You can also get independent discoveries creating new, unpredictable starting points for diffusion. Often independent discoveries get easier as time goes on and the general “background” information improves. If you thought of something, even something really new, that can be a signal that conditions are making it easier for the next person to think of the same thing. I’ve seen security bugs with many independent discoveries.
.
Not to mention pathologies like one community thinking something is a big secret, and then seeing it break out from some other, sometimes much larger community that has treated it as common knowledge for ages.

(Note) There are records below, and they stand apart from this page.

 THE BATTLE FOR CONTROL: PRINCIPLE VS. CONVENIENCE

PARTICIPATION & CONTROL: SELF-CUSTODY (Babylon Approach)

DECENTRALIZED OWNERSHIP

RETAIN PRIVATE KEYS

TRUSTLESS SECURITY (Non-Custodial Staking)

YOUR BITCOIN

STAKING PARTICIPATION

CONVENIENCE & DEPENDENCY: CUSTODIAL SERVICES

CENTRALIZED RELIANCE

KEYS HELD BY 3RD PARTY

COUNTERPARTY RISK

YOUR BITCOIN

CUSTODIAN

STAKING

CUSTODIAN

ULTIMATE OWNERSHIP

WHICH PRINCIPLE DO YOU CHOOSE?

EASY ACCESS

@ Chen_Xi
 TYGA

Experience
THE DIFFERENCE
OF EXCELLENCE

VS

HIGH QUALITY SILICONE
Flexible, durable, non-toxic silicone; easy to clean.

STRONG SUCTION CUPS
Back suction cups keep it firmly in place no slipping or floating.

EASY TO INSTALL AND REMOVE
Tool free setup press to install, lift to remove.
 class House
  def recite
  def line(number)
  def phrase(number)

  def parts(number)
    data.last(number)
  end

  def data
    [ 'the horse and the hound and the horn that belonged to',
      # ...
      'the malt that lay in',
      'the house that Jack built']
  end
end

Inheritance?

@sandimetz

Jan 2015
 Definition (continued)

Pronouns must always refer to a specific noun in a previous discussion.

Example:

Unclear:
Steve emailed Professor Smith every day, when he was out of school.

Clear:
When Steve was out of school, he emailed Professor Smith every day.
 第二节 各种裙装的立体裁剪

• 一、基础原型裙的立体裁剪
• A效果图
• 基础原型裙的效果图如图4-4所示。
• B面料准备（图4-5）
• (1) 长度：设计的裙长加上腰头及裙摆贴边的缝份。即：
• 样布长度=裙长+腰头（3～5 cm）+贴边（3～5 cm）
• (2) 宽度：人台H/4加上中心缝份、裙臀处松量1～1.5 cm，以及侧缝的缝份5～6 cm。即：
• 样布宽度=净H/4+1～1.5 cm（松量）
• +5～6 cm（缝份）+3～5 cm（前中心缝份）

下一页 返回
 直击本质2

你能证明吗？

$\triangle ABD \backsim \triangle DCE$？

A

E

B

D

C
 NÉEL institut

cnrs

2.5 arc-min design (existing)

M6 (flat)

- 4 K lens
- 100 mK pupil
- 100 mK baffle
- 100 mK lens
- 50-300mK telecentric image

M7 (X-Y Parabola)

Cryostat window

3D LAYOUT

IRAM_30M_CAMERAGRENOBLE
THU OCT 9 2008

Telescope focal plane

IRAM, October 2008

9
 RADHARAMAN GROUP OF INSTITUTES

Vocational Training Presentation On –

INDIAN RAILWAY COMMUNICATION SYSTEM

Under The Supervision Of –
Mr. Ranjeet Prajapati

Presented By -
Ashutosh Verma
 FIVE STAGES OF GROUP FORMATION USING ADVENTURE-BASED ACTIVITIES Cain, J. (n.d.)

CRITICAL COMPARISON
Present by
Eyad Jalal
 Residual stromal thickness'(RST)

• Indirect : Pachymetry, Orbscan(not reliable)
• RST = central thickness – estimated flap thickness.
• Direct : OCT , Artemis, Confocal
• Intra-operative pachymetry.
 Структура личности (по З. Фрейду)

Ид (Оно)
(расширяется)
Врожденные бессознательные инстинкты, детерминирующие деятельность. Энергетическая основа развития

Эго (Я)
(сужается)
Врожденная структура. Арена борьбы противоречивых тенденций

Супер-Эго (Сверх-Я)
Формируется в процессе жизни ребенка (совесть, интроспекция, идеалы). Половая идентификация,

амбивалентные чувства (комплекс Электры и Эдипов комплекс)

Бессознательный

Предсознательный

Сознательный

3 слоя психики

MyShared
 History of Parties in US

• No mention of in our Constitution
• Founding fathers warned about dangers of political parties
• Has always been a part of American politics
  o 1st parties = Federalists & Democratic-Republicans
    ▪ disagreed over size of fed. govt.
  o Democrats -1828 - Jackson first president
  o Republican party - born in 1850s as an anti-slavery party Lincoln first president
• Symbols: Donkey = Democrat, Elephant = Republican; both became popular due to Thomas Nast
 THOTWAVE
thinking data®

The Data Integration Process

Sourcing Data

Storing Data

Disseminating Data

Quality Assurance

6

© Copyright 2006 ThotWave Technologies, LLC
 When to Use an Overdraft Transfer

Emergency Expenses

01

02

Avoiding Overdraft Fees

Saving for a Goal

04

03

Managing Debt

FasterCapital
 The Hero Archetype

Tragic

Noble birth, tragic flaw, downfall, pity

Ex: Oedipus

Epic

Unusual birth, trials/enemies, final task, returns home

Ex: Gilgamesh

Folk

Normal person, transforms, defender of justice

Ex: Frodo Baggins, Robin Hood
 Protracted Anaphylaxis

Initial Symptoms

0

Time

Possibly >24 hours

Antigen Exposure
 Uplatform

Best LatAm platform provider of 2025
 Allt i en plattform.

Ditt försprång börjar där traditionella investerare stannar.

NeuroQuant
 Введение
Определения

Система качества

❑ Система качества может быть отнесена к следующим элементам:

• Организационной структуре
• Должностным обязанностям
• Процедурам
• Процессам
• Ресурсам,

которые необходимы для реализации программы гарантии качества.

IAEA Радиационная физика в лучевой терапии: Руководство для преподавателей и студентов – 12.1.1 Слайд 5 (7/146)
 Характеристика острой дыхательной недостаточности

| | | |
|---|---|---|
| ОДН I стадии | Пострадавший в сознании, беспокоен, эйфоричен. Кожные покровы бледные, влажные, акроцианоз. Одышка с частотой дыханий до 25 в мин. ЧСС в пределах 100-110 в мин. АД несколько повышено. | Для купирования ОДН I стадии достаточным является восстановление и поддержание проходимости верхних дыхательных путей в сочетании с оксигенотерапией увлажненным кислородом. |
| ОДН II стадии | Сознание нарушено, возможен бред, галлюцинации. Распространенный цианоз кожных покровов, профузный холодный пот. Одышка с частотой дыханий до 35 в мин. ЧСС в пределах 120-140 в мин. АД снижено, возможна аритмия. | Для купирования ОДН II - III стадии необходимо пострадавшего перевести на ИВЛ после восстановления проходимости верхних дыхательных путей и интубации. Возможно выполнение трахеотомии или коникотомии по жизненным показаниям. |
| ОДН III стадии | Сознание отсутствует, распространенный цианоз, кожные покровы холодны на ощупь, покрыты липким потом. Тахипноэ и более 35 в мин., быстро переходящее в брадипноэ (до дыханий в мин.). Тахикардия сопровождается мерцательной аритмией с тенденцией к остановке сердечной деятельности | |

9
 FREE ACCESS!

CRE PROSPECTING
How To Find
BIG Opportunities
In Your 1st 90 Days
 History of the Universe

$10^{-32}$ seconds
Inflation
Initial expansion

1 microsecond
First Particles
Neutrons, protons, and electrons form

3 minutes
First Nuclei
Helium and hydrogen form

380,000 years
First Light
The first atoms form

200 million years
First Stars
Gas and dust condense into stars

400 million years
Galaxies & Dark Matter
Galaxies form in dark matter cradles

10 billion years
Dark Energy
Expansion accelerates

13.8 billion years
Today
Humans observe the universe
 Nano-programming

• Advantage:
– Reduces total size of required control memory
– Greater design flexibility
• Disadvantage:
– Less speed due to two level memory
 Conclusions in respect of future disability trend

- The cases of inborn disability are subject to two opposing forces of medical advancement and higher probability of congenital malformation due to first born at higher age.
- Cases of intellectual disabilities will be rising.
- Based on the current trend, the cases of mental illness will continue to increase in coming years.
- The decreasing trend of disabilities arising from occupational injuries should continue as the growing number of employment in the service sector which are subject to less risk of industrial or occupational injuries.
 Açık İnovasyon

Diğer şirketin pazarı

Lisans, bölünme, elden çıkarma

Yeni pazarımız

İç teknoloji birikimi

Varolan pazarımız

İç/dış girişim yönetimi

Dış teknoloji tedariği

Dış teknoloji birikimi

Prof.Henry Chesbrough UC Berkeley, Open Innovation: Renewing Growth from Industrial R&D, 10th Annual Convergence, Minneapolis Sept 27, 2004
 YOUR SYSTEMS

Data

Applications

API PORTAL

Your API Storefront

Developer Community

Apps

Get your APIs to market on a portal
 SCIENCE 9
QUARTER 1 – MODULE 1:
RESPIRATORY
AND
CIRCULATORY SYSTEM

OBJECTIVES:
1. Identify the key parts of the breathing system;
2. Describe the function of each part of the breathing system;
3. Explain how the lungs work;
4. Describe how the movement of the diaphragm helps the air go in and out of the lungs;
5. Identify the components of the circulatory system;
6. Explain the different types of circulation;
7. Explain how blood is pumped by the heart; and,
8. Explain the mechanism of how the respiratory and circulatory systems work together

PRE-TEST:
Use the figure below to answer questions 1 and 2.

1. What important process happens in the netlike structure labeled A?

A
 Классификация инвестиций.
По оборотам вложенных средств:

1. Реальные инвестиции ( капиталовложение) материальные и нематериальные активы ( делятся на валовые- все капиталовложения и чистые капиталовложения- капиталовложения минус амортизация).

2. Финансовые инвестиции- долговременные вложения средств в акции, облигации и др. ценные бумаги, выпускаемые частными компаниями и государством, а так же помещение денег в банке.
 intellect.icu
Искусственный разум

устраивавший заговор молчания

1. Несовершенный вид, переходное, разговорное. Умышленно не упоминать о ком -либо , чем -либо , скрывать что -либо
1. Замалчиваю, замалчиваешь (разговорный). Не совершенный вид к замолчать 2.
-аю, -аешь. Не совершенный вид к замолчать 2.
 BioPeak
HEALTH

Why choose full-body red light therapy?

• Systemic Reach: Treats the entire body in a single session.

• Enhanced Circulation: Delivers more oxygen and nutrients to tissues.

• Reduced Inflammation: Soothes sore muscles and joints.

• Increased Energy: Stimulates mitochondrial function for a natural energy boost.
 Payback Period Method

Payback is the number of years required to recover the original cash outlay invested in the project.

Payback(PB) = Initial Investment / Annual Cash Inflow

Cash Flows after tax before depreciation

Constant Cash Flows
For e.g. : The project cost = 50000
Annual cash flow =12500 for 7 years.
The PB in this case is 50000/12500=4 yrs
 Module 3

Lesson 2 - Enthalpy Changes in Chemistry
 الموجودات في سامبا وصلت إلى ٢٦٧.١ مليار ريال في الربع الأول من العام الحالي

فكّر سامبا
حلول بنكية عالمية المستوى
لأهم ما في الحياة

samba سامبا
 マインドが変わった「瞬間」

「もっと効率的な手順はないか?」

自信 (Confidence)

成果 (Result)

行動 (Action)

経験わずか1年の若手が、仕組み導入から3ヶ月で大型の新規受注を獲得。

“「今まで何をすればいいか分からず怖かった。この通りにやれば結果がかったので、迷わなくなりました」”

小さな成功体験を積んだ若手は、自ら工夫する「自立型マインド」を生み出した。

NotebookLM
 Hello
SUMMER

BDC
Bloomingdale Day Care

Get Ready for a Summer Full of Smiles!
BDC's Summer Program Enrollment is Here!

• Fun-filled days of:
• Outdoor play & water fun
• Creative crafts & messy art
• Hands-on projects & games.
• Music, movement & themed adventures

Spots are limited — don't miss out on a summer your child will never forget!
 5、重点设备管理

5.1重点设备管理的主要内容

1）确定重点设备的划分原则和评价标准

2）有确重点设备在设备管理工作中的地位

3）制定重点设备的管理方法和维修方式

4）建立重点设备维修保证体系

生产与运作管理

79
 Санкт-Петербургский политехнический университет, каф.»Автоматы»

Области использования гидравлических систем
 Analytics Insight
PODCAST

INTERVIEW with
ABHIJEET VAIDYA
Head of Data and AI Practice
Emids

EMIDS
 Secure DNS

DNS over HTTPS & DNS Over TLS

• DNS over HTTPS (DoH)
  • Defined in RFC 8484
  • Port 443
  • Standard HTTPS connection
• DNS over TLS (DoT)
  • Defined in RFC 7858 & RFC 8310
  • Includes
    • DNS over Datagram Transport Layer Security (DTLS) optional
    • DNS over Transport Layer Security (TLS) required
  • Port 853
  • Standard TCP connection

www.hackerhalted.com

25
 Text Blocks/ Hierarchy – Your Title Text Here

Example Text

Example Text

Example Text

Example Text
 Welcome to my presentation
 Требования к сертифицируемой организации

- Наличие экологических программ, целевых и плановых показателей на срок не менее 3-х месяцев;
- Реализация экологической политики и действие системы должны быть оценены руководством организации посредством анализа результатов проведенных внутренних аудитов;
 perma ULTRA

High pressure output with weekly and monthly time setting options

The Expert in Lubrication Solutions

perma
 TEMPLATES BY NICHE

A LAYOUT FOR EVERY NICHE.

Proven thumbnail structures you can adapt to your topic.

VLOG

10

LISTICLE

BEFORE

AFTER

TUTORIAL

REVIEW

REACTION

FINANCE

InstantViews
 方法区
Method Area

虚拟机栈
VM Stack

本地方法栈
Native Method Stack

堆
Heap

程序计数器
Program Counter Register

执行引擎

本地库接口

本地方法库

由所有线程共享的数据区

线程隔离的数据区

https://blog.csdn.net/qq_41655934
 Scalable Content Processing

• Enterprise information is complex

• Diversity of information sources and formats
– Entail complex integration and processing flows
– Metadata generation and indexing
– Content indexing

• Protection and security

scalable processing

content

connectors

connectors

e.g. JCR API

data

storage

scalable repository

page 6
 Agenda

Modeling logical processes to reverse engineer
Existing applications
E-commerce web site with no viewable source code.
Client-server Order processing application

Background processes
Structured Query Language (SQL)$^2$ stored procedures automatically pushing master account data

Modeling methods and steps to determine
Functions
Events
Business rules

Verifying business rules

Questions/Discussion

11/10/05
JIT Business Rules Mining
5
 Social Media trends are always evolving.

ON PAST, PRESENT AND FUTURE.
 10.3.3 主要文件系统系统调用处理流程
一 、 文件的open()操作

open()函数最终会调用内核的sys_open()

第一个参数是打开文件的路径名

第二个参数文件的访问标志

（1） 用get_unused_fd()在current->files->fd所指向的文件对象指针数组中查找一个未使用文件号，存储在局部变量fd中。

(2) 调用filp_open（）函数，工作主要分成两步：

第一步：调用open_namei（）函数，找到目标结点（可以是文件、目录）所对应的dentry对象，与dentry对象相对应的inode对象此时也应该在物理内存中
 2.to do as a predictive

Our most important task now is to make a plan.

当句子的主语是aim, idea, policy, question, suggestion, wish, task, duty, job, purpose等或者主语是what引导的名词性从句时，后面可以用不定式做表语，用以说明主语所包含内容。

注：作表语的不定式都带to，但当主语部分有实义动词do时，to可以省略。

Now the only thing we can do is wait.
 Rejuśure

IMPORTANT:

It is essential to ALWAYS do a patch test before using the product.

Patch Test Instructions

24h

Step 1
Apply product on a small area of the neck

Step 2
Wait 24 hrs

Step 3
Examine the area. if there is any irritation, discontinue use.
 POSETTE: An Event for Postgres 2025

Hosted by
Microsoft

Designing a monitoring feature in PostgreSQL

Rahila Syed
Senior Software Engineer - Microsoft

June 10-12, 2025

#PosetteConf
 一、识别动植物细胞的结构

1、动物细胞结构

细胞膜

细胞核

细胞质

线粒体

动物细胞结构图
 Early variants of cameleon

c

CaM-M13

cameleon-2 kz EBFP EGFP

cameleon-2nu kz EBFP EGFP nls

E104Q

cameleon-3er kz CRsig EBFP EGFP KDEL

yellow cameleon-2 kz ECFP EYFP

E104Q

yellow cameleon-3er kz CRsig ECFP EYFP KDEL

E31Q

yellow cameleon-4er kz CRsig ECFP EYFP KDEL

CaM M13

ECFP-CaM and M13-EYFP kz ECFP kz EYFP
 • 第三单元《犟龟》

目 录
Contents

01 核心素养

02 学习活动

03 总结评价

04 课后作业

If you ever get to the point where mostly-unaffiliated individuals are having to make complicated decisions about what should be shared, or having to think hard about what they have and have not committed themselves not to share, you are 95 percent of the way to fully hosed.
.
That sort of thing kind of works for industrial NDAs, but the reason it works is that, regardless of what people have convinced themselves to believe, most industrial “secret sauce” is pretty boring, and the rest tends to be either so specific and detailed that it obviously covered by any NDA. AND you usually only care about relatively few competitors, most of whose employees don’t get paid enough to get sued. That’s very different from some really inobvious world-shaking insight that makes the difference between low-power “safe” AI and high-power “unsafe” AI.